▸ WORK ORDER:
Resume the review of Jack and the Beanstalk at the London Palladium, continuing from where it stops.

▸ TEXT PASSAGE:
Sunday 22 January 2023

REVIEW: Jack and the Beanstalk at the London Palladium


The London Palladium has been the undisputed home of quality variety for many decades and since 2016 has been the home of the biggest pantomime, not only in London but in England with more stars, bigger ensembles, grander sets, and special effects and has built an adoring fan base who know what to expect from Julian Clary and his returning band of co-stars. They know what works and sells the tickets even at the huge prices of £160 for the best stall seat. The confidence the team now have in the formula enabled them to take the bold decision to remove around forty of the premium stalls seats to accommodate the base of the beanstalk that grows up into the auditorium roof to end Act 1, enough lost Gross Box Office to fund most other regional pantomimes! It makes for an impressive if rather telegraphed Act 1 finale but does not reach the stunning spectacle of the upside-down motorbike or double-decker bus flying over the audience in other shows.

The production honours the traditions of Music Hall variety and Musical Theatre concerts that have graced the stage before and as Clary gleefully acknowledges the plot rarely gets in the way of the next turn. Each star is given their moment to deliver their turn alone or in partnership with a CoStar and many of the best-loved routines are included from previous shows and especially from Matt Slack’s Birmingham Hippodrome productions and other Crossroads shows of the last few years. The lip sync routine, the trunk of truth, the tongue twister, If I were not upon the stage, the dance-off, “Who’s at first base”, and even young Nicholas in the songsheet all get included and are well executed but crisper fresher versions have been done in prior years.

▸ DATA PROVIDED:
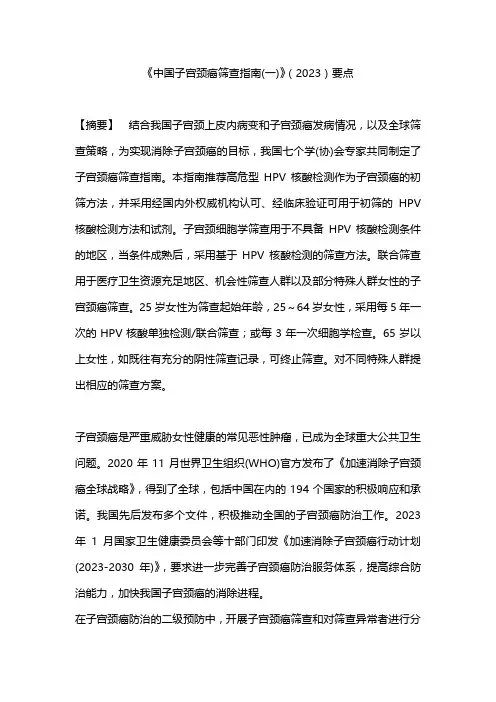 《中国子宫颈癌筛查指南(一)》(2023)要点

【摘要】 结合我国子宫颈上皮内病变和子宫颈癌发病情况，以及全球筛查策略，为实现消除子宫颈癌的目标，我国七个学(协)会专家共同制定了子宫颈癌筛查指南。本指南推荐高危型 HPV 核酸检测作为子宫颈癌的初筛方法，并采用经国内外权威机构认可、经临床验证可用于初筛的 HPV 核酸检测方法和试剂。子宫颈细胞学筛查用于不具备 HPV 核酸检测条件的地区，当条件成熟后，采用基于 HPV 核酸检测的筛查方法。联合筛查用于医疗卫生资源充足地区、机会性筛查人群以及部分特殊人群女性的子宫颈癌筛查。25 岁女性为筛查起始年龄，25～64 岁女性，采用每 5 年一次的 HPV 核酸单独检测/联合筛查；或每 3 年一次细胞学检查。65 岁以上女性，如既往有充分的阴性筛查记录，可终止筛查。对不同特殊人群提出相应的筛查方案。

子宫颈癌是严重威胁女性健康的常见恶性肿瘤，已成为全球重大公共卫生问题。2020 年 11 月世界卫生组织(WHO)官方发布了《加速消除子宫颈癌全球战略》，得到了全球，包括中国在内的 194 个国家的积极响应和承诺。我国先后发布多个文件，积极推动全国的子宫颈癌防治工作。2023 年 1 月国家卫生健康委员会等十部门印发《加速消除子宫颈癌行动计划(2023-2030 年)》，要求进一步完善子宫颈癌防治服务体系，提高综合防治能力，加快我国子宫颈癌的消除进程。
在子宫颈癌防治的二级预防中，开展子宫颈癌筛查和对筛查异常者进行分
...
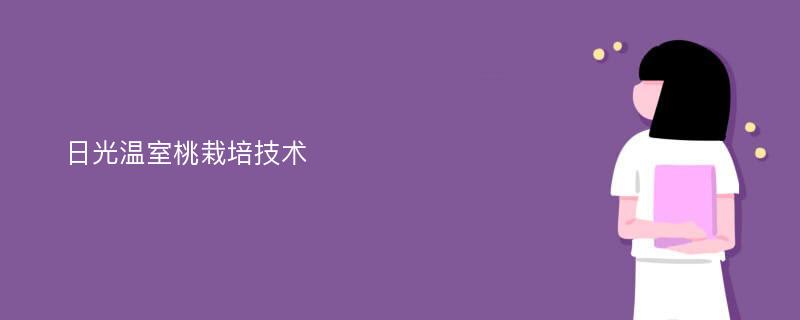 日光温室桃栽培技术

▸ TASK OUTPUT:
This is not a family pantomime like the ones that ran around the country in December, but the audience knows what to expect and laps up each obvious smutty innuendo from both Julian Clary and Dawn French, the headline names on the bill, and it hardly needs the saucy French to remind them that the jokes are “inappropriate”. Clary looks magnificent in a set of stunningly elaborate costumes representing different beans from Runner bean, Mexican bean, Baked bean, French bean, Sunflower, Organic vegetables, and a bumble bee in which he sashays carefully across the stage with enormous heavy looking headdresses and his comic timing remains as sharp and effortless as in previous years. He delights the audience by somersaulting while parachuting back to earth from cloud land and like that the show revolves around him.

Alexandra Burke follows up on her pantomime debut last year with another fine performance as Mrs Blunderblore including her hits “Bad Boys” and “Hallelujah” and Gary Wilmot delivers another excellent list patter song about illnesses with a great audience callback of “you have not been well”. Indeed, musically the show choices are superb, mainly for Jack (Louis Grant) and Jill (Natalie McQueen) and Pat the cow (Rob Madge), with some wittily rewritten musical theatre songs from Joseph, Into The woods, Me and my girl and Les Mis as well as other classics like Norman Greenbaum’s “Spirit in the sky” and Queen’s “It’s a kind of magic”.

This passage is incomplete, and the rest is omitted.